• **ABOUT THIS EXERCISE**
Answer these questions from the unitary group post.
1. How is the inner product of u and v defined?
2. What equation does the writer want to show holds exactly when a matrix g is in the unitary group?
3. What vectors does the writer pick in the attempt at the first direction?

• **PASSAGE**
The Unitary group was defined as follows: $U_n = \{g \in GL_n(\mathbb{C}):<gu,gv>=<u,v> u,v\in \mathbb C^n\}$ Where $<u,v>=\sum_1^n u_i \bar v_i$
I'm trying to prove that a matrix $g$ is in the Unitary Group iff $g\bar{g}^t=I $
My attempt (for =>) is to take specific vectors in $\mathbb C^n$. For example if I take $u_i=v_i=(0,...0,1,0,..0)$ where the $1$ is at the $i$th place I get that $g_i \bar g_i^t=1$ for all $i$ and that if $i\neq j$ than $g_i \bar g_j^t=0$. Does it follow that $g\bar{g}^t=I$ ?
I don't know where to start proving the other direction. Or is it exactly the same going backwards?

• **INFORMATION SUPPLIED**
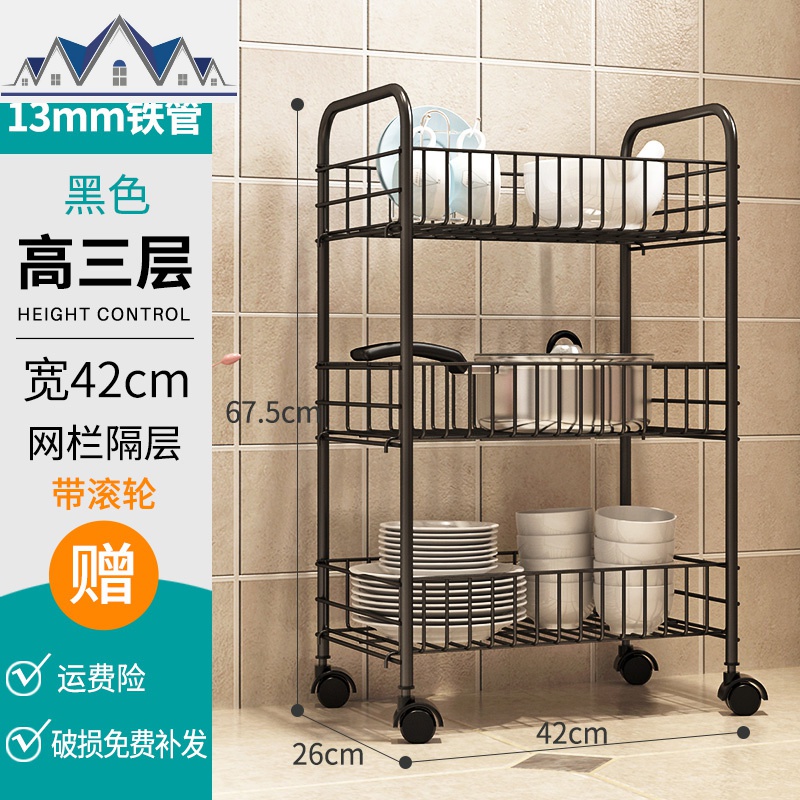小推车厨房置物架落地多层百货用品家用大全蔬菜篮调料品收纳架子 三维工匠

• **FINISHED TASK**
1. It is the sum, from 1 to n, of u_i times the complex conjugate of v_i.
2. g times the conjugate transpose of g equals the identity matrix I.
3. Vectors in C^n with a 1 in the ith place and 0 everywhere else, taking u_i = v_i.